Optionally, in some embodiments, the adjusting module may include: a fifth processing module for establishing an objective function based on the second image difference and based on a difference between the detection probability and a specified probability; the solving module is used for solving the objective function by adopting a gradient descent method to obtain an iterative formula of the initial reference image; and the iteration module is used for adjusting the initial reference image based on the iteration formula to obtain a new initial reference image.
In some embodiments, the objective function in the fifth processing module may be Wherein x is the face image, < >>For the initial reference image to be used,representing the probability of the initial reference image being classified as a label i corresponding to the prosthesis,/->And representing the probability that the initial reference image is classified as a label t corresponding to a living body, wherein c and k are super parameters larger than 0. />
Optionally, the challenge sample generating device for in-vivo detection may further include: and the defense training module is used for performing defense training on the human face living body detection model based on the antibody sample.
It will be clear to those skilled in the art that, for convenience and brevity of description, specific working processes of the modules/units/sub-units/components in the above-described apparatus may refer to corresponding processes in the foregoing method embodiments, which are not described herein again.
In the several embodiments provided by the present application, the illustrated or discussed coupling or direct coupling or communication connection of the modules to each other may be through some interfaces, indirect coupling or communication connection of devices or modules, electrical, mechanical, or other forms.
In addition, each functional module in each embodiment of the present application may be integrated into one processing module, or each module may exist alone physically, or two or more modules may be integrated into one module. The integrated modules may be implemented in hardware or in software functional modules.

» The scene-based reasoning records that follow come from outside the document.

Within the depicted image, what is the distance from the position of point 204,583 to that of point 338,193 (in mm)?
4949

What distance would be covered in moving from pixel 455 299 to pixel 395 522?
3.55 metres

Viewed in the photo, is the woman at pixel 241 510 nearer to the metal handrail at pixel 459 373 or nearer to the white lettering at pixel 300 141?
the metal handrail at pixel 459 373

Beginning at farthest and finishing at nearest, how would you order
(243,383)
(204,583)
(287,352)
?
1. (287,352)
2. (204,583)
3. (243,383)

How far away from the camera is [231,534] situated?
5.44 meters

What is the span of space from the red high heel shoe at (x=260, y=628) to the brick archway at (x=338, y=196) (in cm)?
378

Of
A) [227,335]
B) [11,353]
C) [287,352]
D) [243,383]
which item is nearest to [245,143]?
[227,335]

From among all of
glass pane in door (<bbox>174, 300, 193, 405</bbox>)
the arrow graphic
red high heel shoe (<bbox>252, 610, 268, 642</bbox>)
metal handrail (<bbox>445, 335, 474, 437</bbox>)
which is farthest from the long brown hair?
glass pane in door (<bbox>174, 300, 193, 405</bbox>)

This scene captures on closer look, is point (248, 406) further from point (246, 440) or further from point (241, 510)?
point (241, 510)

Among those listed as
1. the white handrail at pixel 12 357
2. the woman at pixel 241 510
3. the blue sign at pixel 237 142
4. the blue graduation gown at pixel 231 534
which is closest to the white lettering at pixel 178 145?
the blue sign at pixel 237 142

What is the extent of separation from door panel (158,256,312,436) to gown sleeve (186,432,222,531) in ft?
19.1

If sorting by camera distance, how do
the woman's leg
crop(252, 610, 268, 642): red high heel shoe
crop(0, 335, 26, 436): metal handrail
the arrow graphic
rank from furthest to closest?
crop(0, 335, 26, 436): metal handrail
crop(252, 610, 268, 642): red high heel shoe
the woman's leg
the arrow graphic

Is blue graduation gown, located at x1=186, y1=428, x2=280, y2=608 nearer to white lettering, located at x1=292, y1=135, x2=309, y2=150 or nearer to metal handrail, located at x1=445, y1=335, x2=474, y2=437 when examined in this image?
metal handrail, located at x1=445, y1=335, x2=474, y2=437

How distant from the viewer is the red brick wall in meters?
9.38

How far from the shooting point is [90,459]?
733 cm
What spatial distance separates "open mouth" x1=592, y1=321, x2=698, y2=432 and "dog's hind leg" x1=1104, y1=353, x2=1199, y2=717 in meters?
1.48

Referring to fig. 12, a block diagram of an electronic device according to an embodiment of the application is shown. The electronic device in this embodiment may include one or more of the following components: processor 1210, memory 1220, and one or more applications, wherein the one or more applications may be stored in memory 1220 and configured to be executed by the one or more processors 1210, the one or more applications configured to perform the method as described in the foregoing method embodiments.
Wherein the electronic device may be any of a variety of types of computer system devices that are mobile, portable, and perform wireless communications. In particular, the electronic device may be a mobile phone or a smart phone (e.g., an iPhone-based (TM) -based phone), a Portable game device (e.g., a Nintendo DS (TM) -based phone, a PlayStation Portable (TM) -Gameboy Advance TM, an iPhone (TM)), a laptop, a PDA, a Portable internet device, a music player, and a data storage device, other handheld devices, and devices such as a smart watch, a smart bracelet, a headset, a pendant, etc., and the electronic device may also be other wearable devices (e.g., devices such as an electronic glasses, an electronic garment, an electronic bracelet, an electronic necklace, an electronic tattooing, an electronic device, or a head-mounted device (HMD)).
The electronic device may also be any of a number of electronic devices including, but not limited to, cellular telephones, smart phones, smart watches, smart bracelets, other wireless communication devices, personal digital assistants, audio players, other media players, music recorders, video recorders, cameras, other media recorders, radios, medical devices, vehicle transportation equipment, calculators, programmable remote controls, pagers, laptop computers, desktop computers, printers, netbooks, personal Digital Assistants (PDAs), portable Multimedia Players (PMPs), moving picture experts group (MPEG-1 or MPEG-2) audio layer 3 (MP 3) players, portable medical devices, and digital cameras, and combinations thereof.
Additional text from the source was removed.